**Angezeigter Text:**
Ich bin eigentlich ein großer Starwars Fan. Aber irgendwie ist für mich das reine Starwars nur Episoden IV- VI. Die I- III kann man sich schenken. VII und VIII habe ich gesehen, war nicht der Bringer und IX werde ich mir nächste Woche mal antun. Seit Disney das übernommen hat, bin ich ehrlich gesagt froh, das die in den Filmen nicht singen und tanzen....


----------



## Marty2Life (3. Januar 2020)

Nosi schrieb:


> Naja, ein Lucas hatte es damals auch noch ein wenig schwieriger den Film zu produzieren. Aber es geht doch auch gar nicht um den  Film an sich, sondern dass Lucas damals ein  Universum erschaffen hat welches bis heute weiterlebt. Das ist das was ein Abrahms der mal eben einen Todesstern in eine Starkiller Basis und ein Darth Vader in einen Kylo Ren umwandelt nie verstehen wird.



Ja. In den Pionierzeiten wurde das Terminator, Alien, Sar Wars, Star Trek, Marvel, DC, RoboCop, Judgdredd, Akira, Gits, Transformer etc.. Universen und Geschichten erschaffen.

Welche Universehen wurden in den Letzen 10 - 15 Jahren erschaffen die uns in Erinnerung bleiben und die mit Geschichten gefüllt werden? .... Mir fällt keine ein ... euch?

**Bereitgestellte Datensätze:**

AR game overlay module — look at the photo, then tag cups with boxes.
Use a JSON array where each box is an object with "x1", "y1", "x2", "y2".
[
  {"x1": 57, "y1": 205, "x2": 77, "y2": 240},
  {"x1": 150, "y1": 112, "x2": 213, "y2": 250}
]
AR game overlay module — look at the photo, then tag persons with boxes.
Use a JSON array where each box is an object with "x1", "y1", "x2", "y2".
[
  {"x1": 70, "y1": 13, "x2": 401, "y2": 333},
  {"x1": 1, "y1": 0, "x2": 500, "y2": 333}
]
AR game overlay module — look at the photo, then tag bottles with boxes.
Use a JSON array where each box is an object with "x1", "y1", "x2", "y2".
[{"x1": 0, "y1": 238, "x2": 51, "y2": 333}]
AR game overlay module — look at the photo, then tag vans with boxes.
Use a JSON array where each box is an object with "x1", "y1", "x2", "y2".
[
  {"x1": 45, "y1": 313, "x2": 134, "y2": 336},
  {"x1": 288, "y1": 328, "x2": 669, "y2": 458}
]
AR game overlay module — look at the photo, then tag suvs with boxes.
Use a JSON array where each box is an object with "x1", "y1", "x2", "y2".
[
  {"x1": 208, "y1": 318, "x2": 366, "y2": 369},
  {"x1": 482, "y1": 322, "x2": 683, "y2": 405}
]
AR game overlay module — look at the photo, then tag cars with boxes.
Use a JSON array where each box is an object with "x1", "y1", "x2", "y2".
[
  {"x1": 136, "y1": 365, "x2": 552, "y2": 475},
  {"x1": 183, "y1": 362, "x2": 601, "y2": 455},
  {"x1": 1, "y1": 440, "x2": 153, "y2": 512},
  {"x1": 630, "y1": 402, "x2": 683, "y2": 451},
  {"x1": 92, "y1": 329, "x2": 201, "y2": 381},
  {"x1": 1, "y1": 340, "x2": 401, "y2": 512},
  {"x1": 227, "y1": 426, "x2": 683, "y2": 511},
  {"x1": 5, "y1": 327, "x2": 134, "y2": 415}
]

**Aufgabenstellung:**
Entnimm dem Forentext über Star Wars wortgetreu die Stelle von „## Marty2Life (3.“ bis „ein ... euch?“. Die Datensätze spielen hierfür keine Rolle.

**Vollständige Antwort:**
## Marty2Life (3. Januar 2020)

Nosi schrieb:


> Naja, ein Lucas hatte es damals auch noch ein wenig schwieriger den Film zu produzieren. Aber es geht doch auch gar nicht um den  Film an sich, sondern dass Lucas damals ein  Universum erschaffen hat welches bis heute weiterlebt. Das ist das was ein Abrahms der mal eben einen Todesstern in eine Starkiller Basis und ein Darth Vader in einen Kylo Ren umwandelt nie verstehen wird.



Ja. In den Pionierzeiten wurde das Terminator, Alien, Sar Wars, Star Trek, Marvel, DC, RoboCop, Judgdredd, Akira, Gits, Transformer etc.. Universen und Geschichten erschaffen.

Welche Universehen wurden in den Letzen 10 - 15 Jahren erschaffen die uns in Erinnerung bleiben und die mit Geschichten gefüllt werden? .... Mir fällt keine ein ... euch?